→ 本文:
ピエール瀧(以下、瀧) 知る人ぞ知る感じの店構え。おじゃましまーす。
店主の佐藤あや子さん(以下、あや子さん) いらっしゃい。
瀧 このお店は朝の6時からやられているって聞いたんですが?
あや子さん そうよ。だから、私がここに来るのは深夜の2時半くらい。スープを作ったりするのに時間がかかるからね。
瀧 市場時間すね。おかあさんは、それを何年くらいやられてるんですか?
あや子さん もう、50年以上だね。
瀧 壁に「昭和25年創業」って書いてありますね。ということは、お店は70年以上やっているということになるのか。歴史があるなあ。
あや子さん うちのおじいさん(初代店主)が地方から出てきて始めたの。で、後を継いで私と一緒にやっていた旦那(2代目店主)が3年くらい前に亡くなって、今は私だけ。
瀧 失礼ですが、おかあさん今おいくつなんですか?
あや子さん 昭和22年生まれ。
瀧 ということは、78歳ですか? お若いですし、お元気ですね。
あや子さん 足が痛い、腰が痛いって言いながらやってんのよ。
瀧 それでも、市場で働いている人のためにということですよね。
あや子さん まあね。

この店で50年以上も働いている店主の佐藤あや子さん
瀧 この「ラーメン」(900円)、「チャーシュー麺」(1350円)、「みそラーメン」(1000円)、「もやしラーメン」(1000円)、「タンメン」(1000円)、「チャーハン」(1000円)というのは、昔から続いているメニューですか?

→ 練習課題:
A. 本文で、あや子さんが深夜2時半ごろに店に来るのはなぜですか。本文の説明をもとに、1〜3文で答えてください。
B. 本文の「店主の佐藤あや子さん(以下、あや子さん) いらっしゃい。」から「瀧 それでも、市場で働いている人のためにということですよね。」までを、そのまま書き写してください。

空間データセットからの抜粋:
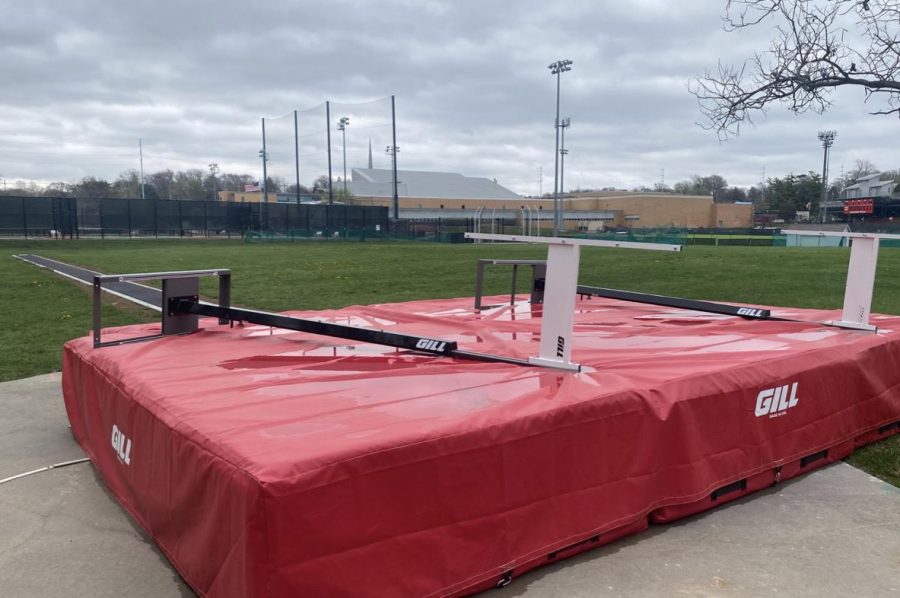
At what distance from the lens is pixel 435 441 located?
8.70ft

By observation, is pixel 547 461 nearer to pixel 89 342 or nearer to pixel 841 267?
pixel 89 342

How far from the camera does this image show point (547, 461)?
2996mm

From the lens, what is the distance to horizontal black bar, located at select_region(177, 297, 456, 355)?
4307 mm

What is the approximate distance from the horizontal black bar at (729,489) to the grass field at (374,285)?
1.18 metres

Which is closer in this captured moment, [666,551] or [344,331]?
[666,551]

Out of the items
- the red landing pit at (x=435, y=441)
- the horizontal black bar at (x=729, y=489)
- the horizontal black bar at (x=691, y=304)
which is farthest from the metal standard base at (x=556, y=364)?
the horizontal black bar at (x=691, y=304)

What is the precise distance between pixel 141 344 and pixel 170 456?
6.54 ft

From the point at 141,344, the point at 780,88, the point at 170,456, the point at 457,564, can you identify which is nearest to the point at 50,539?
the point at 170,456

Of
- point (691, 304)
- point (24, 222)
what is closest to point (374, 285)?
point (691, 304)

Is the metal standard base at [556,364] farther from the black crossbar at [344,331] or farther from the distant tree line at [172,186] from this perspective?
the distant tree line at [172,186]

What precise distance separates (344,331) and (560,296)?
1.58 meters

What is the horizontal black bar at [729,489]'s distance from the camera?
374 centimetres

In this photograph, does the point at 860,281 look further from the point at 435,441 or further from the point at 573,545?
the point at 435,441

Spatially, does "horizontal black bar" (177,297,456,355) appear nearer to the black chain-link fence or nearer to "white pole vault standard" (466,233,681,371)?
"white pole vault standard" (466,233,681,371)
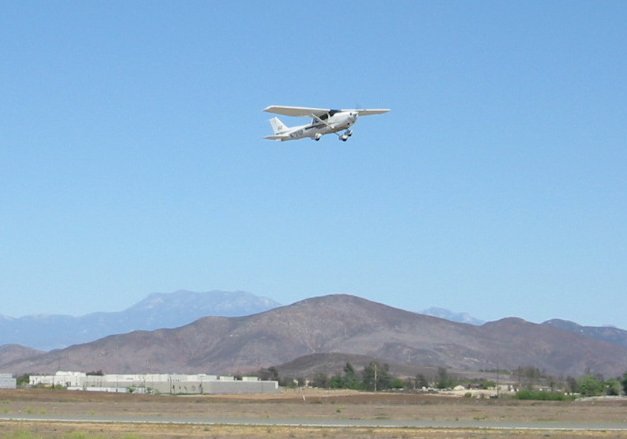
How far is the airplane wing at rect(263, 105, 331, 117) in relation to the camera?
93412 millimetres

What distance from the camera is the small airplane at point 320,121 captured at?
9106 cm

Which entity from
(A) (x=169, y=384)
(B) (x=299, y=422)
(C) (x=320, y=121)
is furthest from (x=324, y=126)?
(A) (x=169, y=384)

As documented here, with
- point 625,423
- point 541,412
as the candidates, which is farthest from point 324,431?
point 541,412

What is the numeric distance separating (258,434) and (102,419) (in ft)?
58.8

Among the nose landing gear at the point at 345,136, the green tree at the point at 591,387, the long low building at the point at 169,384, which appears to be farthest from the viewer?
the long low building at the point at 169,384

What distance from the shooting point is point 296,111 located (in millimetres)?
96500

→ 各課題の解答:
A. 店は朝6時から開いていて、スープを作ったりするのに時間がかかるからです。

B.
店主の佐藤あや子さん(以下、あや子さん) いらっしゃい。
瀧 このお店は朝の6時からやられているって聞いたんですが?
あや子さん そうよ。だから、私がここに来るのは深夜の2時半くらい。スープを作ったりするのに時間がかかるからね。
瀧 市場時間すね。おかあさんは、それを何年くらいやられてるんですか?
あや子さん もう、50年以上だね。
瀧 壁に「昭和25年創業」って書いてありますね。ということは、お店は70年以上やっているということになるのか。歴史があるなあ。
あや子さん うちのおじいさん(初代店主)が地方から出てきて始めたの。で、後を継いで私と一緒にやっていた旦那(2代目店主)が3年くらい前に亡くなって、今は私だけ。
瀧 失礼ですが、おかあさん今おいくつなんですか?
あや子さん 昭和22年生まれ。
瀧 ということは、78歳ですか? お若いですし、お元気ですね。
あや子さん 足が痛い、腰が痛いって言いながらやってんのよ。
瀧 それでも、市場で働いている人のためにということですよね。